John Tierney takes on Mayor Bloomberg's diktat to New York city restaurants and food industry to halve the population's salt intake. Tierney cites all sorts of conflicting evidence on the benefits of limiting our salt intake.
First, a reduced-salt diet doesn’t lower everyone’s blood pressure. Some individuals’ blood pressure can actually rise in response to less salt, and most people aren’t affected much either way. The more notable drop in blood pressure tends to occur in some — but by no means all — people with hypertension, a condition that affects more than a quarter of American adults.
Second, even though lower blood pressure correlates with less heart disease, scientists haven’t demonstrated that eating less salt leads to better health and longer life. The results from observational studies have too often been inconclusive and contradictory. After reviewing the literature for the Cochrane Collaboration in 2003, researchers from Copenhagen University concluded that “there is little evidence for long-term benefit from reducing salt intake.”

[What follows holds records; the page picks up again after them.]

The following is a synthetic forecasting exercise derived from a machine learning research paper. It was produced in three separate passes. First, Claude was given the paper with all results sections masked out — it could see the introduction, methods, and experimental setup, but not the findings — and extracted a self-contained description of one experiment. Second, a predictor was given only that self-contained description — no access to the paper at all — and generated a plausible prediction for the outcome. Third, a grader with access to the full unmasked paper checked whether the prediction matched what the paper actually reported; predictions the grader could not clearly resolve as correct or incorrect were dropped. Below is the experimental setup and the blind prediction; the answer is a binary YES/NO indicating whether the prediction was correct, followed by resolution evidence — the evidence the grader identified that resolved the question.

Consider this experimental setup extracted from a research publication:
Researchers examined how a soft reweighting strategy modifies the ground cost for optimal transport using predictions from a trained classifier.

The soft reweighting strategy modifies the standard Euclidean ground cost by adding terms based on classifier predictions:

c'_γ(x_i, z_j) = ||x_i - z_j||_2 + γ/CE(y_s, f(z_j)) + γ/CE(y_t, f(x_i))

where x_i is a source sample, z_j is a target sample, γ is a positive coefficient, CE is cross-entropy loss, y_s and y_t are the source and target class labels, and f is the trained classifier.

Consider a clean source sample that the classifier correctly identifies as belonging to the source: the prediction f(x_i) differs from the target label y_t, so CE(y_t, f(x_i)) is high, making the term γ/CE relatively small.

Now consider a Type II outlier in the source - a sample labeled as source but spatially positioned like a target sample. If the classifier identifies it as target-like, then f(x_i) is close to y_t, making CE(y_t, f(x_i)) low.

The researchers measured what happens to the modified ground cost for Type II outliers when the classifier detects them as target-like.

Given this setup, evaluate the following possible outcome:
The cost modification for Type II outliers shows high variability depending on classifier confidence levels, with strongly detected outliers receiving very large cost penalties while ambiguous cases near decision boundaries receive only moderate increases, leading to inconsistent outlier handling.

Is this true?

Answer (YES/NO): NO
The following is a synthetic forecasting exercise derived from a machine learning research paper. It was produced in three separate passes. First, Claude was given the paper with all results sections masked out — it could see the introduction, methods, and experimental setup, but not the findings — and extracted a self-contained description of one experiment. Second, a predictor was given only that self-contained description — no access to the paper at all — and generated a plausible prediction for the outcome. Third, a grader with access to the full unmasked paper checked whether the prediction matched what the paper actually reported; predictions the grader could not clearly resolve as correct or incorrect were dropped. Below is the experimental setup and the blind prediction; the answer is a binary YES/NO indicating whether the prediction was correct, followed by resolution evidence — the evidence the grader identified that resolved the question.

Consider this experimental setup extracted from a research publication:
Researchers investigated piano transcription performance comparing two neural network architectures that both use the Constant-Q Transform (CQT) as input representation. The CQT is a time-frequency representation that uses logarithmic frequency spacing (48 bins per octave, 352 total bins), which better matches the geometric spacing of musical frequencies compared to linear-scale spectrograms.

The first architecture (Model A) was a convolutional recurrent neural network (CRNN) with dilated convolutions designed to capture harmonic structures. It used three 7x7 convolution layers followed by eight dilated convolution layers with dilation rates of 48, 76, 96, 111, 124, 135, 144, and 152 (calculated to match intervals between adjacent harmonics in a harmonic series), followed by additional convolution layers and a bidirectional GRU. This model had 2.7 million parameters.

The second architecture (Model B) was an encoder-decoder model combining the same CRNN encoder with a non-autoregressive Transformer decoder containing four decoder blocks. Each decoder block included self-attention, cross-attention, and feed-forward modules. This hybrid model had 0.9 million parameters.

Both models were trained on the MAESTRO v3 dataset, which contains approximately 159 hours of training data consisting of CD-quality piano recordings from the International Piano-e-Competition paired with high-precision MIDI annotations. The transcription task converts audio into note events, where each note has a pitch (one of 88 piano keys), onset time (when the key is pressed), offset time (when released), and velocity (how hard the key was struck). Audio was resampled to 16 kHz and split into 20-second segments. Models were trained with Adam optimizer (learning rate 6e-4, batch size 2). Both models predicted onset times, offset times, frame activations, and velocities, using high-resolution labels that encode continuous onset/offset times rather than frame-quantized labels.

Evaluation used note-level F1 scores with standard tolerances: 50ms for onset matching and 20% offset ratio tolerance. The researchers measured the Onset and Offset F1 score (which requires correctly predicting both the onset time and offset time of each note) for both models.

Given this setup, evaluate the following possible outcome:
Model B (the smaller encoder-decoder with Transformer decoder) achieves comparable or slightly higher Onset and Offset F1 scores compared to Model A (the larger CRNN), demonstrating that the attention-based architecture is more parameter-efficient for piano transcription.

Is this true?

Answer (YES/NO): NO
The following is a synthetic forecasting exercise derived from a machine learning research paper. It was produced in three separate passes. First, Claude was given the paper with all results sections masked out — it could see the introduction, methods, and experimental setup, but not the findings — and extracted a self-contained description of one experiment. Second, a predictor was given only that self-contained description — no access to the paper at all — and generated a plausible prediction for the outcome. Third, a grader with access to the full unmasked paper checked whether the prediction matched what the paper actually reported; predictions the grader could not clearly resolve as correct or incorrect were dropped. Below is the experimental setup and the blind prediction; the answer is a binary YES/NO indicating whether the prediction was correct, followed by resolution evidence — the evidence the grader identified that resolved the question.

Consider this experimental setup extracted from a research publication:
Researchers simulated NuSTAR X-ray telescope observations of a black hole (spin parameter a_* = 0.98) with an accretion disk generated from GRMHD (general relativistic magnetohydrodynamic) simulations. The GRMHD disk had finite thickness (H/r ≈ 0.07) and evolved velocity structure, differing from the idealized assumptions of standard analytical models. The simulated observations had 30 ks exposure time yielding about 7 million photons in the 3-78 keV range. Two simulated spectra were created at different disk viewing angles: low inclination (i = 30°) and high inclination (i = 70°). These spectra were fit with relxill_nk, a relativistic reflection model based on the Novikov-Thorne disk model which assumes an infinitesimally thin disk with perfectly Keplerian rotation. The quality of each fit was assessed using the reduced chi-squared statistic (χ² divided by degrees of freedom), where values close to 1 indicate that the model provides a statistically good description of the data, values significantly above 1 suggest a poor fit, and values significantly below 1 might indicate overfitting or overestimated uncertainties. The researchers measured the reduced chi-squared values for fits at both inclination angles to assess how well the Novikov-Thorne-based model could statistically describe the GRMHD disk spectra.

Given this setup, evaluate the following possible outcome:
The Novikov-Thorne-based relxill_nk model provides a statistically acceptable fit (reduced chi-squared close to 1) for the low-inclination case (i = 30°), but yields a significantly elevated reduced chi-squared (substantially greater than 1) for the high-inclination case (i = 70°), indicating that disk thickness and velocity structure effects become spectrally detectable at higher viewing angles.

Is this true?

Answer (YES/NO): NO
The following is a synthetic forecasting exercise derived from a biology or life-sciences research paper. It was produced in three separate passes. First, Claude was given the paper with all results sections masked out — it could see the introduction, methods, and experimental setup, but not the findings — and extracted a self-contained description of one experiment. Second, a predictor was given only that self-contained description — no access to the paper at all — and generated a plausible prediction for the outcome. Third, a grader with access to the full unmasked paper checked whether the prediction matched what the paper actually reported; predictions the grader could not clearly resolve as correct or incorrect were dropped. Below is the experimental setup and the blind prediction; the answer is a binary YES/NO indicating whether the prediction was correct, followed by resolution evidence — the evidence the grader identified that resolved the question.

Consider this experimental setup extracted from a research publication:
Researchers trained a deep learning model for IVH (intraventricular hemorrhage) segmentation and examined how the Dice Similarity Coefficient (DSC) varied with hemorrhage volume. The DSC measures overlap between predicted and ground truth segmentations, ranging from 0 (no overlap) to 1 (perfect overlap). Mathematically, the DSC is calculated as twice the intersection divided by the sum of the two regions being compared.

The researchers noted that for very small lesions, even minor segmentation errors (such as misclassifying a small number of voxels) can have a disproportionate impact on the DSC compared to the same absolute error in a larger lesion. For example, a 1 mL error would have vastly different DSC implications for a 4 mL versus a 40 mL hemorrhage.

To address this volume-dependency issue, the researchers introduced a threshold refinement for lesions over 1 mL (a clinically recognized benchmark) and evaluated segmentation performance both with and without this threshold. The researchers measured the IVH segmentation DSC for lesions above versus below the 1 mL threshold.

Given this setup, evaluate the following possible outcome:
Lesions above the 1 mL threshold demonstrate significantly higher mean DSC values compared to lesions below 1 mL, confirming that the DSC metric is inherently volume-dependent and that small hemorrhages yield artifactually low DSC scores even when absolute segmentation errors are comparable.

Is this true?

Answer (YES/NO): YES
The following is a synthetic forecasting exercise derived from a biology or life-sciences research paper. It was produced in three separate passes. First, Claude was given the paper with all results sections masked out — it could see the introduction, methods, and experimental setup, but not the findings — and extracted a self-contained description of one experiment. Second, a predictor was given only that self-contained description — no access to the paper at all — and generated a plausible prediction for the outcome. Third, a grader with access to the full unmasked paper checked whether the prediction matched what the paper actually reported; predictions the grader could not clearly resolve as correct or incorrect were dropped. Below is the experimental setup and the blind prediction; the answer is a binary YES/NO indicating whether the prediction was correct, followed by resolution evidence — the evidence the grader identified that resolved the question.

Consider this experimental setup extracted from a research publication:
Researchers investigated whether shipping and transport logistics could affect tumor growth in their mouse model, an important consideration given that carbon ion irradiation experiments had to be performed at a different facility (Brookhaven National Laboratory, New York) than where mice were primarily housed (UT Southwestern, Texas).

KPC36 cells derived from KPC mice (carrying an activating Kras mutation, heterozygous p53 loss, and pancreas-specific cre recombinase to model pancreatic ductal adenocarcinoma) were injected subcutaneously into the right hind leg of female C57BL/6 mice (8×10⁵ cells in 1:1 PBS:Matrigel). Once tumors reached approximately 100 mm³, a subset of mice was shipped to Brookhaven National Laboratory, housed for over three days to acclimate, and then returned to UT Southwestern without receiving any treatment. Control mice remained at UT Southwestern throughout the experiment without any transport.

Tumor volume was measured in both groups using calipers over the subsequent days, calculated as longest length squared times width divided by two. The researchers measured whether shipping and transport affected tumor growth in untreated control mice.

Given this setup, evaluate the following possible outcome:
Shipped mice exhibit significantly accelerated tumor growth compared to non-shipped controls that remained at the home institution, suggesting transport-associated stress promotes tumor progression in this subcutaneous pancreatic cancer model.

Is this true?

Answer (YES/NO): NO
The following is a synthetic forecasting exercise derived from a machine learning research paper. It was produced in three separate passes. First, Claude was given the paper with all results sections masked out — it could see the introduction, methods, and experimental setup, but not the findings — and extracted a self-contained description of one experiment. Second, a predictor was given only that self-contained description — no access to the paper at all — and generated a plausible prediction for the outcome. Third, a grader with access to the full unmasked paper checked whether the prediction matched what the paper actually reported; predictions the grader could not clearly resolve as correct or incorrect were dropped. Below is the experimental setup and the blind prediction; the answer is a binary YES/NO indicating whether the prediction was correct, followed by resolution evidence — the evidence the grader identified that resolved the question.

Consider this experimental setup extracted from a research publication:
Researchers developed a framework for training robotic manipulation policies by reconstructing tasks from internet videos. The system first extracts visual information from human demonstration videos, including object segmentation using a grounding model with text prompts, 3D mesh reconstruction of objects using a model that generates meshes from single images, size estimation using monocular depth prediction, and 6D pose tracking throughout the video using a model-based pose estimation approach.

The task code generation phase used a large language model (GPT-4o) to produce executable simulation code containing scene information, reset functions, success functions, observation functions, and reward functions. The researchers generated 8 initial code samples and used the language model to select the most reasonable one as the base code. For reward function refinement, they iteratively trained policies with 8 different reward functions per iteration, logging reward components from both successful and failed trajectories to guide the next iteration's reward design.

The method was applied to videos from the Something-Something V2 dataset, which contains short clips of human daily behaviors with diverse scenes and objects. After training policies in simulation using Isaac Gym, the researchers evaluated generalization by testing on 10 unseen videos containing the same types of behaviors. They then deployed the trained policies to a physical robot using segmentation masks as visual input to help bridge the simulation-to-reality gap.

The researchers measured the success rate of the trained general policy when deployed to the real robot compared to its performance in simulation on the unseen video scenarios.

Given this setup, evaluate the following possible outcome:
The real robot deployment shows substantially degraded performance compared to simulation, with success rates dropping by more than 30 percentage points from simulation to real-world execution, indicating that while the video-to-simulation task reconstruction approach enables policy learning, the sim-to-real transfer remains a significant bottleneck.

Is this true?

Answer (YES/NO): NO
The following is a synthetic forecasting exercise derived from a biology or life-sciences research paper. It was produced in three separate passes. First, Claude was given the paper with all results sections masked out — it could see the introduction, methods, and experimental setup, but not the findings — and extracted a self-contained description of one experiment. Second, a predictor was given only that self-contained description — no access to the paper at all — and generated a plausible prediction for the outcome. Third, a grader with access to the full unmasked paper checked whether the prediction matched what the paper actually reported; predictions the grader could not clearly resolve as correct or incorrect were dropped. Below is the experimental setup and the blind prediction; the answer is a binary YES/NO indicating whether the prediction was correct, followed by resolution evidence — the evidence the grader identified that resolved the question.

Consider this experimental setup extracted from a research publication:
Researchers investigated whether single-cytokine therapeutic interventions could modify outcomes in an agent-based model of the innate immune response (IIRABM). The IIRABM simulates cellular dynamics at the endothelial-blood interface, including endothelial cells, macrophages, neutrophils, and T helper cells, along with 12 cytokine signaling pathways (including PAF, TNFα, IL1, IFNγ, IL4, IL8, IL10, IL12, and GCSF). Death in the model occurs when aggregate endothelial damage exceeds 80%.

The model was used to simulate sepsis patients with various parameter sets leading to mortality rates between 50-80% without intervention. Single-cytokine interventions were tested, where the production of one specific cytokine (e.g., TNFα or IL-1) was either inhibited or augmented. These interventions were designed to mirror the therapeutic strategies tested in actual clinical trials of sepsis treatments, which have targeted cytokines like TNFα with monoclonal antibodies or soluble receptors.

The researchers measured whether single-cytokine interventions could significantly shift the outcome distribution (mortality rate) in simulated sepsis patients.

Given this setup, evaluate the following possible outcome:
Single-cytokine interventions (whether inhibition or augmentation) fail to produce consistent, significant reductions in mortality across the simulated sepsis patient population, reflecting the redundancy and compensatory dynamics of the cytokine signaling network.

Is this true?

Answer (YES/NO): YES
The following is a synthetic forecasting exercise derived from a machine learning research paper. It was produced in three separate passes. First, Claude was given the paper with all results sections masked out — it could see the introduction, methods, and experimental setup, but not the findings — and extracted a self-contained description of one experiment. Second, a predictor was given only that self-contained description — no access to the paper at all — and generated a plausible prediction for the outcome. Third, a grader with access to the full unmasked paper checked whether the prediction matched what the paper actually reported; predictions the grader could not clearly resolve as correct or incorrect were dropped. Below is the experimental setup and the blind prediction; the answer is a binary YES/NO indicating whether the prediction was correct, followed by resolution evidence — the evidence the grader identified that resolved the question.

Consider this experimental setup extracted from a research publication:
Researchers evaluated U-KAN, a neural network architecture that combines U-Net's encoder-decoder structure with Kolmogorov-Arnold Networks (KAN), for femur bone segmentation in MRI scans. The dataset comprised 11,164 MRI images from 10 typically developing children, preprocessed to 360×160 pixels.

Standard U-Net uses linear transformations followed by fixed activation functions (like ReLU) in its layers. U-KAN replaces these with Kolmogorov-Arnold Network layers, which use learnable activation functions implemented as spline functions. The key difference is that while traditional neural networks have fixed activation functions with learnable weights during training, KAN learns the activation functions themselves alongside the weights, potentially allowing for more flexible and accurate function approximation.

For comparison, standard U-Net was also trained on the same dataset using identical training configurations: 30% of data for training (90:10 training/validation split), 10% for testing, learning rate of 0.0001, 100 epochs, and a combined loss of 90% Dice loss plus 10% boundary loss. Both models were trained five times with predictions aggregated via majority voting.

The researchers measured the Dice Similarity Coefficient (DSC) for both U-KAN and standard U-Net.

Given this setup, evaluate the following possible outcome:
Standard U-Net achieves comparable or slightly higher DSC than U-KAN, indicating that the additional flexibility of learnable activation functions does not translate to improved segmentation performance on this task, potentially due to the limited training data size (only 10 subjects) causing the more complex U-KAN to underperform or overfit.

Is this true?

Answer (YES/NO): NO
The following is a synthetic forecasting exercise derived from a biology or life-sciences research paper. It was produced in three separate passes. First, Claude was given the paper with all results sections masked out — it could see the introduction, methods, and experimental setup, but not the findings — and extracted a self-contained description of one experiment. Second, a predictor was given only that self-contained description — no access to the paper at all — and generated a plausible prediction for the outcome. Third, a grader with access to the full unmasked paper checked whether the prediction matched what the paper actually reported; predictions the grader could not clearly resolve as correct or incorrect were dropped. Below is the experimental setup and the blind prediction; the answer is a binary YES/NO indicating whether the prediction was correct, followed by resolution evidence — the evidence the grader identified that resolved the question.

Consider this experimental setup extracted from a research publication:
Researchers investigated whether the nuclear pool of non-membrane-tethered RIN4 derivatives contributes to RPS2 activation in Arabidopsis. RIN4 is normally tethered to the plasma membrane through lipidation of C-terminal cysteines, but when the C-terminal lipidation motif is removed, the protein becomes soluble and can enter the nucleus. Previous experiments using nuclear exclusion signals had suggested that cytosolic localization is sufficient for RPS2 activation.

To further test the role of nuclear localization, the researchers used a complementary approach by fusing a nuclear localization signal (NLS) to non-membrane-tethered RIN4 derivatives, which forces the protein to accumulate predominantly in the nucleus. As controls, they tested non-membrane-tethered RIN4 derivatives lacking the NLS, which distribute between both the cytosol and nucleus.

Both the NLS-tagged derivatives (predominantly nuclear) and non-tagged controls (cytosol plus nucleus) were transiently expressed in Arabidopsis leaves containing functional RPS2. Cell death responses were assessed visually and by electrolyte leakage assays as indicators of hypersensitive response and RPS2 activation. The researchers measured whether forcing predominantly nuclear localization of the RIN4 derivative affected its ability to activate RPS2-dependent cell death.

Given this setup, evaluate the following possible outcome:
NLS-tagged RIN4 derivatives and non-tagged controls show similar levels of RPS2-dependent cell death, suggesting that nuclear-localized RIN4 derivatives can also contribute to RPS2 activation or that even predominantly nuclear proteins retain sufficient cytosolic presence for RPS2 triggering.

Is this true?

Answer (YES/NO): NO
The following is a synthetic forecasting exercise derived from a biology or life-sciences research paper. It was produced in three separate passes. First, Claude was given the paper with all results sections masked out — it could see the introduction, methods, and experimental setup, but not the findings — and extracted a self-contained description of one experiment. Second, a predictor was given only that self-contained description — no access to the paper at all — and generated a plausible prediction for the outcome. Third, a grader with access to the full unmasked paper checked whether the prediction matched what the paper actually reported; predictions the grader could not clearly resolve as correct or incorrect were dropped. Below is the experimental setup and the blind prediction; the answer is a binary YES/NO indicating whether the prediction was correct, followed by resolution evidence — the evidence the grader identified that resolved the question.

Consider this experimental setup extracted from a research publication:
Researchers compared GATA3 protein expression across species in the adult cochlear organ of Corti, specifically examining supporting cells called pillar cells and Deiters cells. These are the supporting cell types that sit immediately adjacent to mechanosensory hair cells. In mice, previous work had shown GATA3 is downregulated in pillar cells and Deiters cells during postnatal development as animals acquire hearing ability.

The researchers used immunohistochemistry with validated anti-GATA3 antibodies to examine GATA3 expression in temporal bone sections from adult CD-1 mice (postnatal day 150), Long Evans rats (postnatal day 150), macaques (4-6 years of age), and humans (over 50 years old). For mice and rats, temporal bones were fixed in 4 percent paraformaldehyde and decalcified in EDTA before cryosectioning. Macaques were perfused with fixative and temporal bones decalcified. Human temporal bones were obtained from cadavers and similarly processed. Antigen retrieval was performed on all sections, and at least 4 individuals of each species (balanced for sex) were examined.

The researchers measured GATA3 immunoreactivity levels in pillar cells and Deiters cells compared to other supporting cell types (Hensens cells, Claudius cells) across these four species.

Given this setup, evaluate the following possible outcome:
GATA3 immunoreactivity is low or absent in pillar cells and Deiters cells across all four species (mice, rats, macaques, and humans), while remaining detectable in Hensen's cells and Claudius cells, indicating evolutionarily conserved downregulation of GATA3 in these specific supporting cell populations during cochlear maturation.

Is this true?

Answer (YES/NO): YES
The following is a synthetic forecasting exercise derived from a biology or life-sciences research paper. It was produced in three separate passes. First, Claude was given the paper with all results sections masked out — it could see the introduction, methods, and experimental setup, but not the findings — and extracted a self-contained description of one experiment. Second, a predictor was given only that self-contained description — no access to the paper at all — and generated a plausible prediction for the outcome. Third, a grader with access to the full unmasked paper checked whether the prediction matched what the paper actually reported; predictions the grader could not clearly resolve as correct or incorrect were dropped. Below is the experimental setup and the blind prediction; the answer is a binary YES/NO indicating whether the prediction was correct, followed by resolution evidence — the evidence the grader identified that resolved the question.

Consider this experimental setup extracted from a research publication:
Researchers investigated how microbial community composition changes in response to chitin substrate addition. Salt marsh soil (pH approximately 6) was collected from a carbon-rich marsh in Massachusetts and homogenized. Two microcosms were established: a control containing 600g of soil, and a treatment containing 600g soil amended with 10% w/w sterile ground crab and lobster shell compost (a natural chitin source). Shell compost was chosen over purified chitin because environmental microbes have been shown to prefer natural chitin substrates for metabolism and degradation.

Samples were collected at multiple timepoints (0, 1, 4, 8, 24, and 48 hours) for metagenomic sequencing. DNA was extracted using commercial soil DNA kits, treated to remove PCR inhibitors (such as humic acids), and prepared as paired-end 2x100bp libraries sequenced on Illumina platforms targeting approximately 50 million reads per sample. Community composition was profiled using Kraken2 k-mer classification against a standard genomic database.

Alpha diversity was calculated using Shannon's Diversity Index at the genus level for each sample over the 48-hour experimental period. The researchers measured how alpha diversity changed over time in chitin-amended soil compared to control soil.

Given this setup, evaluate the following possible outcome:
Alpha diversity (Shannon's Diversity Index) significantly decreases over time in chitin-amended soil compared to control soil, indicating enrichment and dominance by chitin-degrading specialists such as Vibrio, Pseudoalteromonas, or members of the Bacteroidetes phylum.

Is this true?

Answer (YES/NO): NO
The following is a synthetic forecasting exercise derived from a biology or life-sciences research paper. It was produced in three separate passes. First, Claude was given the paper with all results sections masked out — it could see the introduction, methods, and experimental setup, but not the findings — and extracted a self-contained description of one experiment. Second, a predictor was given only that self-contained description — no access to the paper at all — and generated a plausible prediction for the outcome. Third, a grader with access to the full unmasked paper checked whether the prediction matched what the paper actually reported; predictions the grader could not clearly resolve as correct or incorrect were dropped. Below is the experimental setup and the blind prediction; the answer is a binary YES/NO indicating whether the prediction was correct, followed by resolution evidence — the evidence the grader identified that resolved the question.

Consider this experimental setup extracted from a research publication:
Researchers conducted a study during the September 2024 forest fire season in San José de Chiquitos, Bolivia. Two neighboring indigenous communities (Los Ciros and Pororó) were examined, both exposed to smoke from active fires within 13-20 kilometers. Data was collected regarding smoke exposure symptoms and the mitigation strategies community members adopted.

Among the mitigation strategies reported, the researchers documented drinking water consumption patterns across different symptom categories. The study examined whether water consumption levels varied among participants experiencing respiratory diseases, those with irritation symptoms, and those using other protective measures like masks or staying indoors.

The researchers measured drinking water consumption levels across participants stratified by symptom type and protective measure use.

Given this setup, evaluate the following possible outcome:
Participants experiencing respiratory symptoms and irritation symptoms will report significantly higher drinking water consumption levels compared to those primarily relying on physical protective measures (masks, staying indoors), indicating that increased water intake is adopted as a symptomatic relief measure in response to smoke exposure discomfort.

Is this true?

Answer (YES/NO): NO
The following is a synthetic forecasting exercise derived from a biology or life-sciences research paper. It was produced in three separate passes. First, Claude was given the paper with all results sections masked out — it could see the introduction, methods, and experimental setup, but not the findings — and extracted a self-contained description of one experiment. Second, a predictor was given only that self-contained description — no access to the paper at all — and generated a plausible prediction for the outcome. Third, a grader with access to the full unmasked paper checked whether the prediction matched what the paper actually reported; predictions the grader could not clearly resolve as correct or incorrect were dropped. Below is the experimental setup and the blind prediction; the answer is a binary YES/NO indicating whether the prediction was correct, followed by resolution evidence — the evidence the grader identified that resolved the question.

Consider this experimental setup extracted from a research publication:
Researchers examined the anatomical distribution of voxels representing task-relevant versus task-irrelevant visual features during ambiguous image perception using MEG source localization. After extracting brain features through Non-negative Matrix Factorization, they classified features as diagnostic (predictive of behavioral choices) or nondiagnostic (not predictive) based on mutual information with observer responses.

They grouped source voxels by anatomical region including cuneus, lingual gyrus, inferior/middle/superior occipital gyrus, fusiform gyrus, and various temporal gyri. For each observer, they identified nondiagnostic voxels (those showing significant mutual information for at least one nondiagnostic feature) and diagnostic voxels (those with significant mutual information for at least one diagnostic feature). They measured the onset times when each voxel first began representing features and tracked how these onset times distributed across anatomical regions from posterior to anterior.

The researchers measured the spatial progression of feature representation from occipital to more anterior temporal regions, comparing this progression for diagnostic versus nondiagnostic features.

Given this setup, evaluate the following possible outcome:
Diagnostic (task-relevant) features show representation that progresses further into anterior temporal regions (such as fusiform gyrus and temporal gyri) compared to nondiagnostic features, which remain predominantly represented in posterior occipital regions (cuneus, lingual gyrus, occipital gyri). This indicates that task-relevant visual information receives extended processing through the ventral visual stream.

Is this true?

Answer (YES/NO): YES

A similar conclusion was reached in 2006 by Norman K. Hollenberg of Harvard Medical School. While it might make sense for some individuals to change their diets, he wrote, “the available evidence shows that the influence of salt intake is too inconsistent and generally too small to mandate policy decisions at the community level.”
In the past year, researchers led by Salvatore Paterna of the University of Palermo have reported one of the most rigorous experiments so far: a randomized clinical trial of heart patients who were put on different diets. Those on a low-sodium diet were more likely to be rehospitalized and to die, results that prompted the researchers to ask, “Is sodium an old enemy or a new friend?”
Those results, while hardly a reason for you to start eating more salt, are a reminder that salt affects a great deal more than blood pressure. Lowering it can cause problems with blood flow to the kidneys and insulin resistance, which can increase the risk of strokes and heart attacks. (See original for links.)
But being one of those liberals who purports to know what is best for us, Mayor Bloomberg and his health commissioner don't need to look at controlled studies to see what the effects of reducing salt would be on an entire, diverse population. They know what's better for everyone and so they will implement their wisdom. Heck, the government knew what was best for us when we had that old food pyramid recommending limited fat consumption, didn't it? Actually, not so much.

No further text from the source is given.